What the task asks: Keep the pictures out of your copy. Transcribe the records below exactly.

Entries supplied:
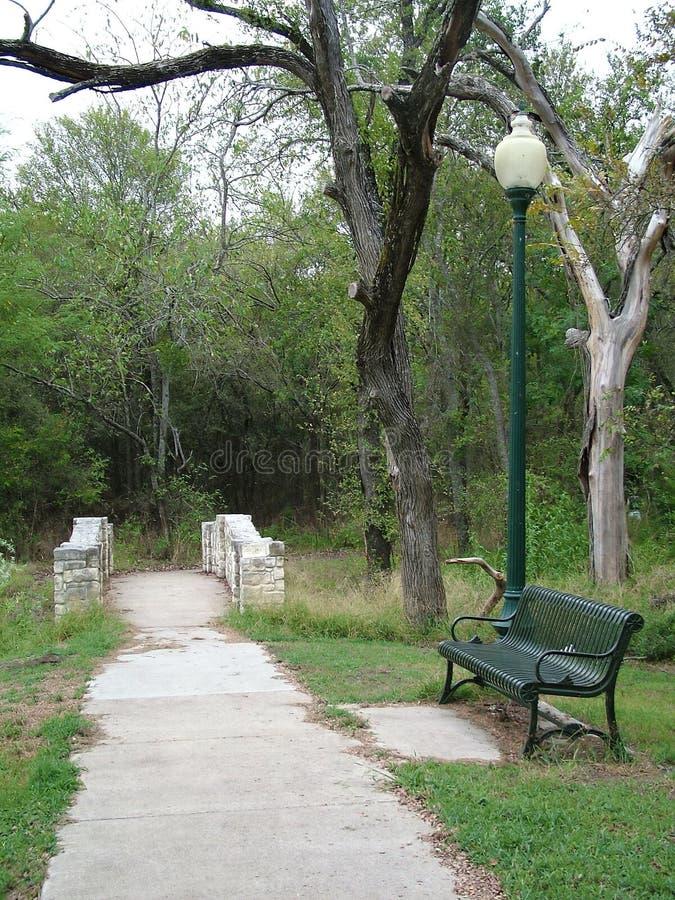 Download Ein Weg im Park stockbild. Bild von laternenpfahl, park - 33369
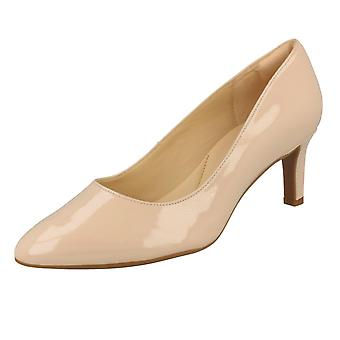Ladies Clarks Textured Court Shoes Calla Rose - Cream Patent - UK Size 4.5E - EU Size 37.5 - US Size 7W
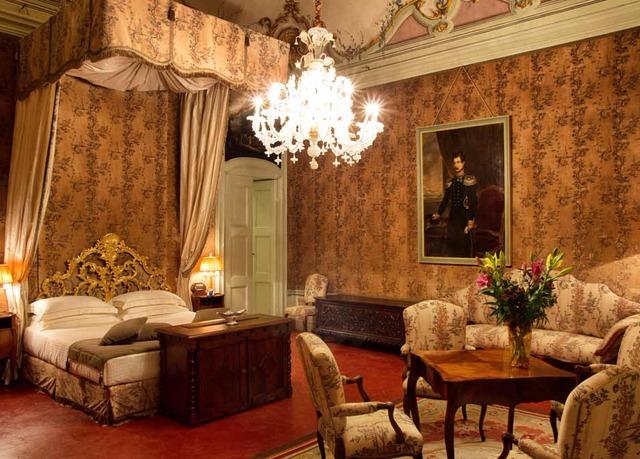 Castello di Guarene   Risparmia fino al 70% su vacanze di lusso ...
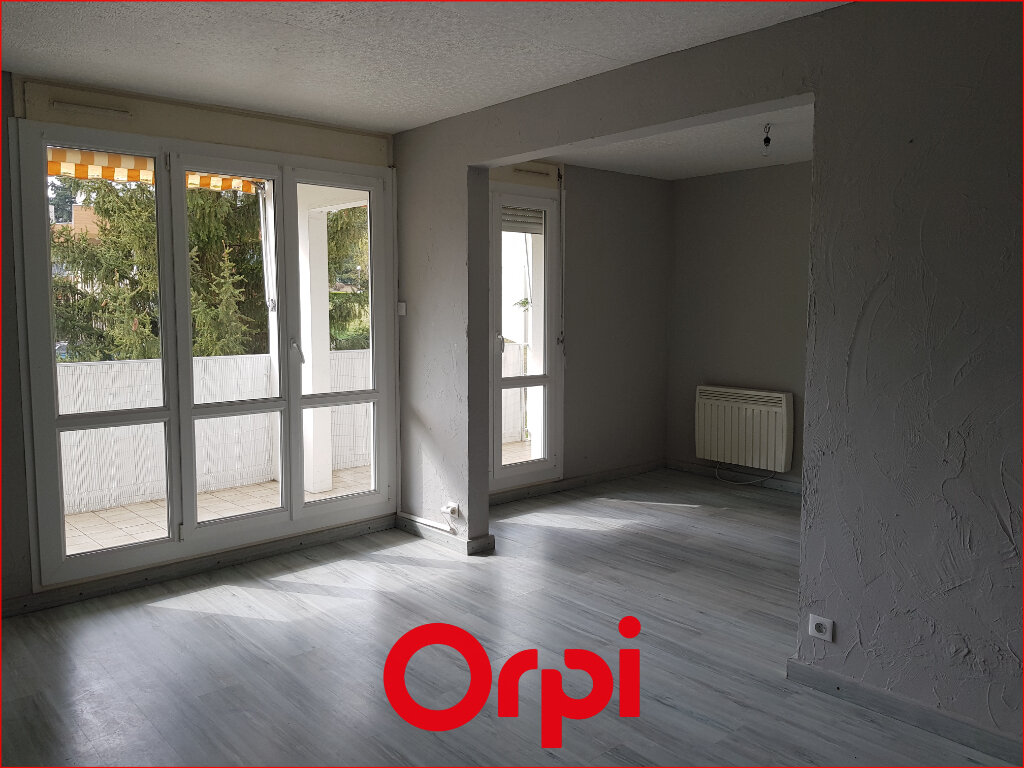 Appartement à louer 4 88.57m2 à Cournon-d'Auvergne vignette-4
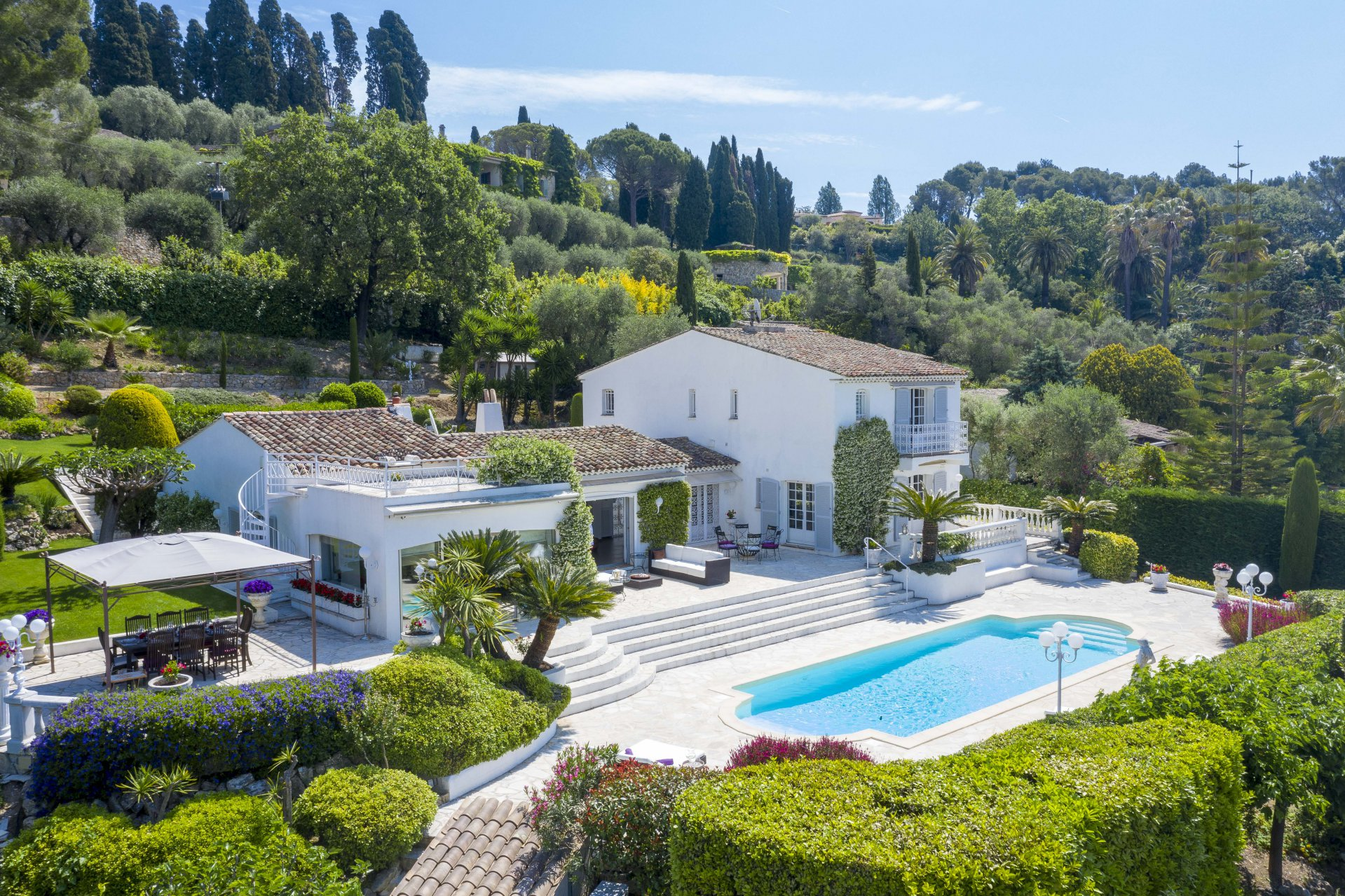Purchase / Sale  Villa closed domain in Mougins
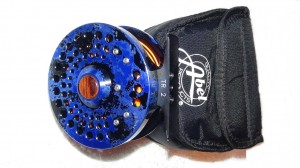 Verkaufe Fliegenrolle: Abel TR 2 Sonderfarbe Solid Color Blau mit Schnur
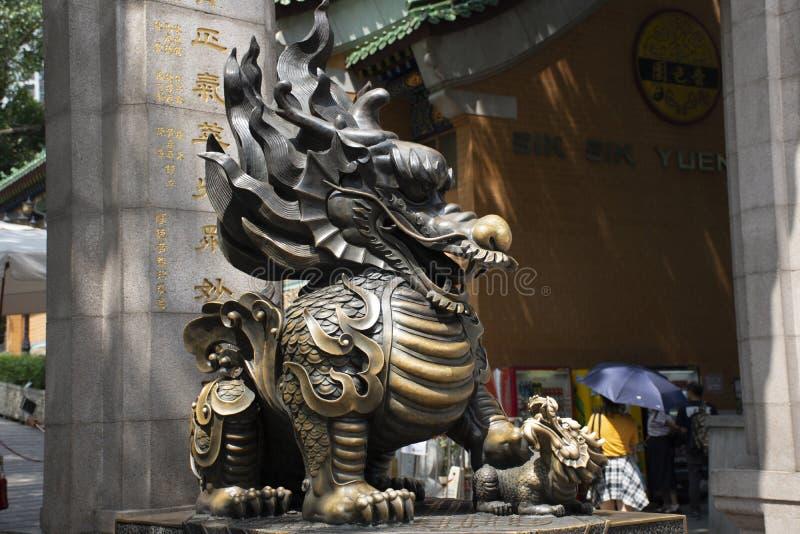 Попечитель дракона Qilin камня скульптуры на входе Wong Tai Sin Temple на Kowloon в Гонконге, Китае стоковая фотография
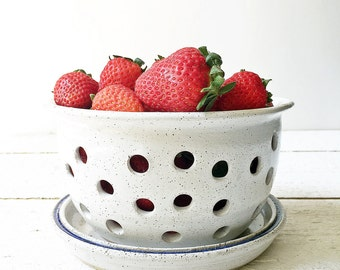 White Ceramic Berry Bowl Colander, handmade stoneware pottery, Food and Kitchen Prep, Ceramic Fruit Bowl, White Pottery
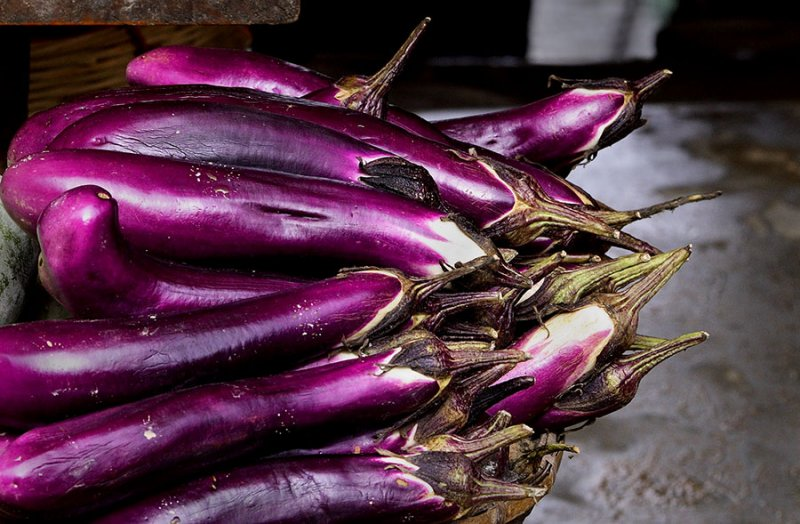 2280 Eggplant often cooked with green beans is very popular.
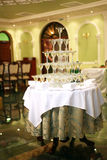 Piramide van glazen wijn, champagne Royalty-vrije Stock Foto's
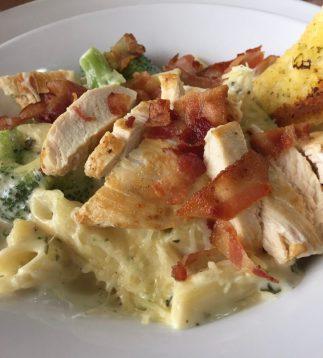 Pasta pene con pollo, tocineta y brocoli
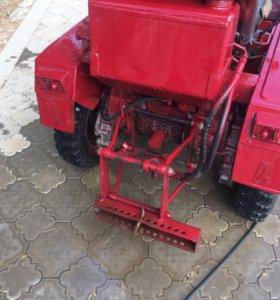 Трактор т-02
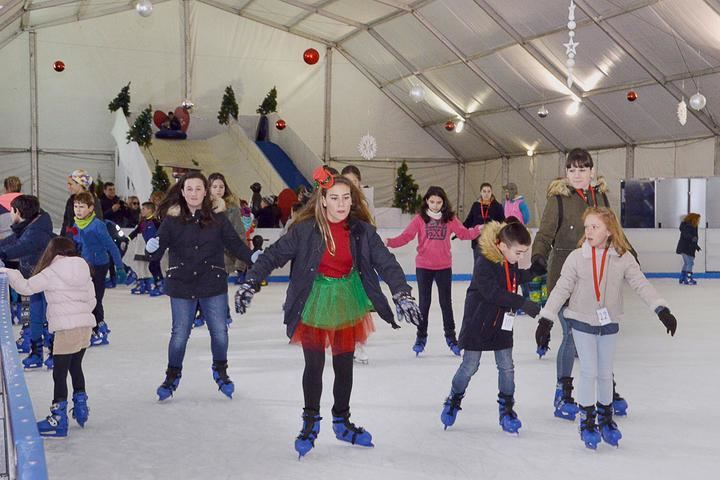 Más de 7.000 personas han patinado ya en la pista de hielo de Azuqueca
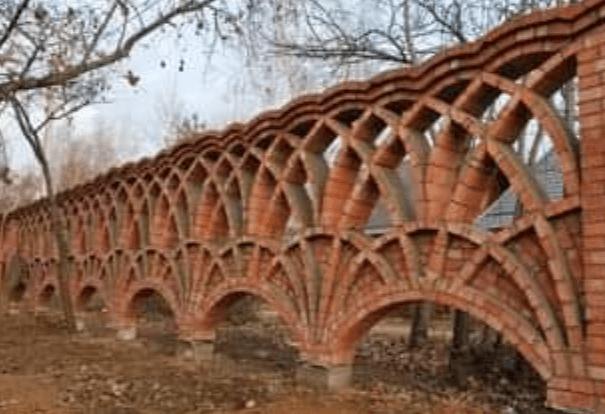 Muros feitos com tijolinho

Response to this exercise:
 Download Ein Weg im Park stockbild. Bild von laternenpfahl, park - 33369
Ladies Clarks Textured Court Shoes Calla Rose - Cream Patent - UK Size 4.5E - EU Size 37.5 - US Size 7W
 Castello di Guarene   Risparmia fino al 70% su vacanze di lusso ...
 Appartement à louer 4 88.57m2 à Cournon-d'Auvergne vignette-4
Purchase / Sale  Villa closed domain in Mougins
 Verkaufe Fliegenrolle: Abel TR 2 Sonderfarbe Solid Color Blau mit Schnur
 Попечитель дракона Qilin камня скульптуры на входе Wong Tai Sin Temple на Kowloon в Гонконге, Китае стоковая фотография
 White Ceramic Berry Bowl Colander, handmade stoneware pottery, Food and Kitchen Prep, Ceramic Fruit Bowl, White Pottery
 2280 Eggplant often cooked with green beans is very popular.
 Piramide van glazen wijn, champagne Royalty-vrije Stock Foto's
 Pasta pene con pollo, tocineta y brocoli
 Трактор т-02
 Más de 7.000 personas han patinado ya en la pista de hielo de Azuqueca
 Muros feitos com tijolinho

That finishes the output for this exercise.